So, he understands that “markets” are “good.” The language he uses is vaguely world-historical, even if the caveat is in the typical language of intervention. He also really likes…um, facts. In particular he’s concerned about the propensity market actors have to do dumb things (especially individual worker/consumers forced to navigate financial planning complexities, though of course there’s the trade off of the time and energy they’d need to get it “right”…). To the extent that he’s worried about those people, or people in general, it’s not in simply populist terms. It’s probably not a matter of a failure to keep “respecting the market”—he’s explicit on the point that current economic arrangements should repulse anyone with more than an ideological commitment to capitalism.
But where it gets interesting is the bit about the political realignment implied by his position on taxes—the driving of the wedge. It would be a breathlessly unnuanced exaggeration to characterize this as an effort to promote class consciousness. That said, it’s clearly an effort to promote class consciousness. At least, it is to the same extent to which What’s the Matter with Kansas? Is about ideology. Frank argued (among other things) that the GOP used social issues to “trick” folks into voting against their economic interest. Especially because the consensus on a lot of those issues has shifted in the past quarter century, Obama wants to undo that arrangement.

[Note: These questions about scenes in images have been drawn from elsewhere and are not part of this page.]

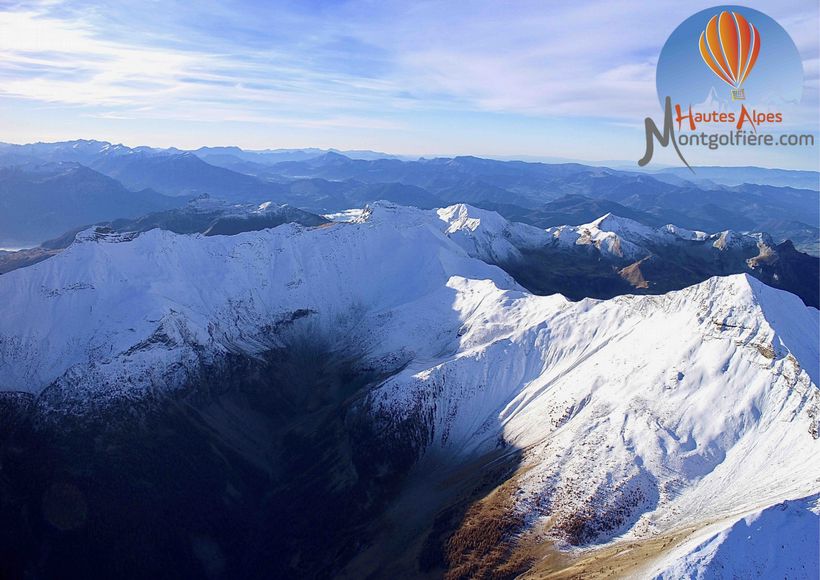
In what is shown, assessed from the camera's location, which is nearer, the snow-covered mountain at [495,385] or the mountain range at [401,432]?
the snow-covered mountain at [495,385]

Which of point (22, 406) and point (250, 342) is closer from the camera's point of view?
point (22, 406)

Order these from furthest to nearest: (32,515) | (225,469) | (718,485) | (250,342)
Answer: (250,342)
(225,469)
(32,515)
(718,485)

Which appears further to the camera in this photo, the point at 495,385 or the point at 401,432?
the point at 495,385

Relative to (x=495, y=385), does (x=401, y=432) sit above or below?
below

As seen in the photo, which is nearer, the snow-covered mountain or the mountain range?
the snow-covered mountain

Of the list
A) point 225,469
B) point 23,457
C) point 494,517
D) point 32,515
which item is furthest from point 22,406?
point 494,517

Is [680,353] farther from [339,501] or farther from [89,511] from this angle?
[89,511]

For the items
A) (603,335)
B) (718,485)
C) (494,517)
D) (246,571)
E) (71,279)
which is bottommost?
(246,571)

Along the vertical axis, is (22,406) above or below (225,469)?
above
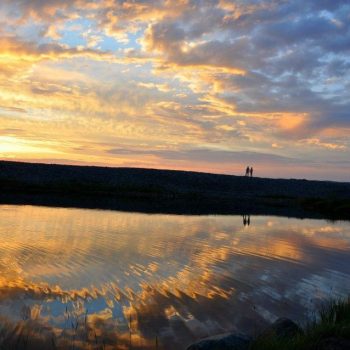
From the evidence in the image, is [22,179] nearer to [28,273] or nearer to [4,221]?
[4,221]

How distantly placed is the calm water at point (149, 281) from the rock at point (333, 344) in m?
2.61

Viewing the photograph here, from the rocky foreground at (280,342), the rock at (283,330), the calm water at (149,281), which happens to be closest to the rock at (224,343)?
the rocky foreground at (280,342)

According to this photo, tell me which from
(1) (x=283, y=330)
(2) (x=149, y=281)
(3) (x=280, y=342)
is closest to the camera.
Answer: (3) (x=280, y=342)

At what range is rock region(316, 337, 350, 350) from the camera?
8.34 meters

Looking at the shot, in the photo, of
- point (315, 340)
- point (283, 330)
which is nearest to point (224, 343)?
point (315, 340)

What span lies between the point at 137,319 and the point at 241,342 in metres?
3.20

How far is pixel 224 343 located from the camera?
8.52 meters

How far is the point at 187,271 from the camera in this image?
55.1 ft

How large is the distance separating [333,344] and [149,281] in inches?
288

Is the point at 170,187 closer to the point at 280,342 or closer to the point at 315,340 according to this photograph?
the point at 315,340

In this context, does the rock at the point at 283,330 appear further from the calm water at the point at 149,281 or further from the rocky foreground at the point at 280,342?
the calm water at the point at 149,281

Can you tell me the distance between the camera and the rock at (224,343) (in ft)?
27.8

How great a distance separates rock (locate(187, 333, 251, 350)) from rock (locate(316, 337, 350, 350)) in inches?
50.7

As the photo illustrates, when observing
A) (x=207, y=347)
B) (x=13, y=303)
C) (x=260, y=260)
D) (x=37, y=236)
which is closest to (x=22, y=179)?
(x=37, y=236)
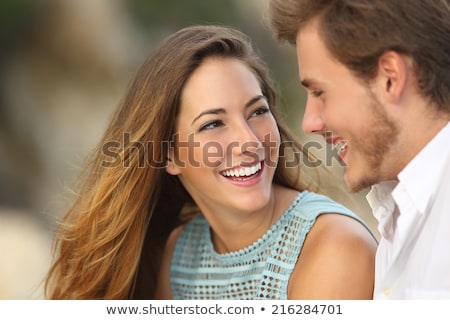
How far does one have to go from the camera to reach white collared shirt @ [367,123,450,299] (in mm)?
2150

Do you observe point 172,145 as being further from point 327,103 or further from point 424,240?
point 424,240

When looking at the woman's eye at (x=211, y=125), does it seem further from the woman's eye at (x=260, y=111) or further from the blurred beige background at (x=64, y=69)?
the blurred beige background at (x=64, y=69)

What’s most interesting though isn’t the social issues vs. economic interests version of this story. The low taxes, less government ethos that the republicans rely on draws a lot of its appeal from non-economic value judgements: “People should have to work, not get free handouts. What is this communism? They’ll just spend those taxes on silly government programs. Free enterprise is what makes this country great!” etc.
Obama isn’t directly refuting this. He’s all for markets. After all, it’s private sector growth that ultimately finances government. State spending should be about making the economy work better. If that means some bureaucracy because people are too stupid to handle their own affairs, so be it. If there needs to be redistribution for everyone to be productive, that’s just how it is.
When asked for an economic ideology, he apparently just calls himself a pragmatist. But he’s an economic pragmatist with a special attention towards epirical observation and historical lessons. In other words, a Marxist.